The 2nd Battalion, 80th Field Artillery was constituted on 1 July 1916 in the Regular Army as Troops C and D, 22nd Cavalry.  It was reorganized on 21 June 1917 at Fort Oglethorpe, Georgia and then consolidated, converted, and redesignated on 1 November 1917 as Battery B, 80th Field Artillery.  On 10 September 1921, it was inactivated at Camp George G. Meade, Maryland.  On 12 October 1939, it was activated at Fort Lewis, Washington.  On 1 October 1940, the 2-80 FA was reorganized and redesignated as Battery B, 80th Field Artillery Battalion.  On 20 July 1947, it was inactivated in Korea.  It was reactivated on 4 October 1950 at Fort Ord, California, where it was later inactivated on 3 April 1956.  On 2 June 1958, 2-80 FA was redesignated as Headquarters and Headquarters Battery, 2nd Missile Battalion, 80th Field Artillery.  The battalion activated 25 June 1958 at Fort Sill, Oklahoma, where it later inactivated on 25 March 1963.  On September 1971, it was redesignated as the 2nd Missile Battalion, 80th Field Artillery.  On 28 February 1987, the 2-80 FA was reorganized and activated as the 2nd Battalion, 80th Field Artillery, consisting of three Basic Training and two Advanced Individual Training Batteries.  Later it was reorganized to consist of four Army and one Marine Field Artillery Advanced Individual Training batteries.
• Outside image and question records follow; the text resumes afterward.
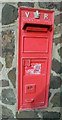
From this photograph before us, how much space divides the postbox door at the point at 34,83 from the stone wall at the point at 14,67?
12cm

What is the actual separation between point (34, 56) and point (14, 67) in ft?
1.04

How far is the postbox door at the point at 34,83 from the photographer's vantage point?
2.96 meters

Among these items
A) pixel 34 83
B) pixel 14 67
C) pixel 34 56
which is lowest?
pixel 34 83

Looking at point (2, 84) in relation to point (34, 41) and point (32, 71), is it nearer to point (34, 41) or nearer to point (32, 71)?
point (32, 71)

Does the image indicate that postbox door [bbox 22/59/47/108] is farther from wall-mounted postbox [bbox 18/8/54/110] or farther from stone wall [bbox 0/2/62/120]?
stone wall [bbox 0/2/62/120]

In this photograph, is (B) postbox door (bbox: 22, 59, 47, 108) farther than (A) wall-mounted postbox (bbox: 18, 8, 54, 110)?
Yes

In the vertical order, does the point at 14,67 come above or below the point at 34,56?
below

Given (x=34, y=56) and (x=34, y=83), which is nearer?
(x=34, y=56)

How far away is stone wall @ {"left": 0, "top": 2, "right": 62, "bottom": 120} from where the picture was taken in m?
2.81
The dual character of the regiment is shown by the colors of the field, yellow for cavalry, red for artillery.  World War I service is indicated by the fess which is based on the arms of ancient Brittany and the arms of Vannes where the unit served.  The Canton refers to the coat of army of the 11th Cavalry, from which the men were transferred to form the 22nd Cavalry, predecessor of the present regiment.  The boar's head, from the arms of the Oglethorpe family, closely identified with Georgia, the state in which the unit was organized is an ancient symbol of hospitality.

Training accident
Eighty soldiers of Alpha battery of the 2nd Battalion 80th Field Artillery Regiment were standing in formation on September 27, 1989,  when one or more shells apparently over-shot the intended target, landing among them. Three were killed and 24 were injured. Two soldiers were charged, with negligent homicide and dereliction of duty,  but were cleared as criminal intent was not involved.